Utility Weight Results

[Warning: The following post contains statistics done at 4 AM and not double-checked.]

By far the most interesting result from my utility and QALY survey earlier was the striking last name imbalance in readers of this blog. 93 people took the survey intended for people A-M, versus 34 for the N-Zs.

American last names begin with A-M 62% of the time (most of the imbalance is in M; I blame the Scots and Irish). StatTrek informs me that a 62% balance giving me results at least as lopsided as 93-34 should happen by chance only 0.5% of the time. Perhaps people just took the first survey no matter what their name was? Maybe they were turned off by the somewhat more complicated instructions on the second survey? It seems to be a mystery.

(as, indeed, is why about 85% of respondents came from Juneau, Alaska. Must be one of those coincidences :P)

I would like to think the survey showed that most people are pretty anti-death. The survey with death as the floor didn’t give great evidence for that, since I specifically told them to act as if death was a good floor in order to judge other things properly. But in the version with prison as the floor people consistently rated death significantly worse than states like prison, being in a starving African country, or being in North Korea. The survey was not really aimed at discussing death or suicide, so I would like to think it was less about signaling than some direct reports might be.

The next most interesting result was in the Relationship question. Single people consistently said a relationship would be about 1.54x better than their current single life, but people in a relationship estimated singlehood would only be about .85x as good as their current life; these numbers are obviously not reciprocals of each other. I blame myself; in the wording of the question, I asked single people to imagine a relationship with their “ideal” partner. For anyone with a remotely good imagination, this is a very desirable state. People in real relationships, even very happy relationships, probably can’t live up to that “ideal partner” standard, so it may be rational for these numbers to be different and not a sign of bias at all. On a similar note, men expected that women have significantly lower quality of life, but women did not expect men to have significantly higher quality of life; this failure of matched reciprocals seems much less excusable.

But what about the utility calculations? This was a mix of good and bad news.

The three methods of determining utility correlated extremely haphazardly with one another. Sometimes they would correlate as high as .7 or .8, other times not at all. There seemed to be no pattern to on what questions they would correlate, nor to which of the three would correlate best with which other of the three methods. The best I can say is that correlations between the three methods on the same question always seemed higher than correlations between different questions, which is good, I guess.

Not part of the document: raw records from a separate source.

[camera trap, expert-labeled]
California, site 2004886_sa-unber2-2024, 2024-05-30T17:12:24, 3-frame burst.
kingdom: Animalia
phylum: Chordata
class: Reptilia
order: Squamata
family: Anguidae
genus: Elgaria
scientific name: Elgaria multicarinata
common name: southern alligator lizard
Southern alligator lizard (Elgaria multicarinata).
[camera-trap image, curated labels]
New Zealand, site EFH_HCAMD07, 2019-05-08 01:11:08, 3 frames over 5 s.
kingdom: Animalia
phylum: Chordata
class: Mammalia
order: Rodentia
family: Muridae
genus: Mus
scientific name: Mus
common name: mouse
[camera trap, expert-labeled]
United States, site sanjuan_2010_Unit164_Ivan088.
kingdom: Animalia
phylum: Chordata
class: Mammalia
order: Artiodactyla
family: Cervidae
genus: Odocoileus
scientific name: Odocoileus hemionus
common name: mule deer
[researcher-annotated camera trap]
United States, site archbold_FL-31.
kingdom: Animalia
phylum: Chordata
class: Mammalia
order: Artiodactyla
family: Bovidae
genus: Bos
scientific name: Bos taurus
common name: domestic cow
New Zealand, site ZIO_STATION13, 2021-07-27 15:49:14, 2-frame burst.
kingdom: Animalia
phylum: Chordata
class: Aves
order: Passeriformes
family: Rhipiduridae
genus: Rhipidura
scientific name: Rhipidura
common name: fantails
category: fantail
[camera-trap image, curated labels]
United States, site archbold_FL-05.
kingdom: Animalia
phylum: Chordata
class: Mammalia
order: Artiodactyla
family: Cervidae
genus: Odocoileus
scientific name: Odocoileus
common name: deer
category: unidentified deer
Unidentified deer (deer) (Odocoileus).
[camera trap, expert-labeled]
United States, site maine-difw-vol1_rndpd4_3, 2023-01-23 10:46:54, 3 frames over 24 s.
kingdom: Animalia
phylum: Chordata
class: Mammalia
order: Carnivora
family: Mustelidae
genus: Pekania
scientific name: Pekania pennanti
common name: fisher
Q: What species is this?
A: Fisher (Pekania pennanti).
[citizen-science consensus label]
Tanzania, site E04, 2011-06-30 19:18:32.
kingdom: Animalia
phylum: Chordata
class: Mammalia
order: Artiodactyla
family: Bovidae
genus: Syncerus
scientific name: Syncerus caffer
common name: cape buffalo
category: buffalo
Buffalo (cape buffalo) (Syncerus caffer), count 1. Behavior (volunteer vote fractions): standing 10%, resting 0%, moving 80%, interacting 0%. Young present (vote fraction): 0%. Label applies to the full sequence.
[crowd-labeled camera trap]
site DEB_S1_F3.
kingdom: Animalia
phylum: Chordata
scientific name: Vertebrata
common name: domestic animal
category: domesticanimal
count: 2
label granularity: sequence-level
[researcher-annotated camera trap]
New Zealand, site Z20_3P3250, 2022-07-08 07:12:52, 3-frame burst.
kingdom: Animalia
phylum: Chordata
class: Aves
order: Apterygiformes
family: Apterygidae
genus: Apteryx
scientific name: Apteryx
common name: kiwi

But once they were averaged out, they came up with remarkably consistent results. The lists of averages on each method correlated with the lists of averages of both other methods at > 0.9 level.

There was a very wide range of answers on each question; even something as uncontroversially bad as blindness would get utility weights of anywhere from 0.1 to 0.9. The standard deviations, once each question was standardized to be between 0 and 1, were pretty consistently around 0.2.

But most people had very similar preference orderings, and most people agreed on which things were only mildly bad (only tiny deviations from 1) versus worse. I feel like although the data were very noisy, there was also a very real signal in there.

The numbers here are all means. The medians were mostly the same with the exception of the “billionaire” question, where a few people just seemed incredibly excited about the possibility of being a billionaire and everyone else was kind of meh (one friend noted wanting to be able to give the money to charity, which is something the question should have warned against). The median there was closer to 1.3 than the dizzying heights the mean attained.

Another encouraging fact is that even with different floors, the people on Survey 1 and the people on Survey 2 came up with almost the same results once they were adjusted onto compatible scales:

In the table above, DerStandard is derived from the second survey’s answers by trying to transform them to be on the same scale as the first survey. Standard is the unadjusted answers to the first survey. As you can see, even though they were working from different starting points they came up with some very similar answers (only the first test is shown on the table, but the other tests seemed broadly similar).

Last point. I put “blindness” on there because many people in health research have studied the negative utility of blindness and I wanted to see if this test, amateurish and haphazard as it was, would get the same results they did (which might in turn legitimize some of its other numbers). The CHUM-T gets a utility weight for blindness of .63. Tufts’ database of utility weights lists numbers between .4 and .69 (also other numbers for various technical terms that mean blindness, but I think the exact wording is important here).

So I guess if I can conclude anything from this, it’s that utility measurement is very hard and produces confusing results, but that this test doesn’t seem to be any more wrong than others.

You can download the raw data in .csv format here. Tell me if you find anything cool.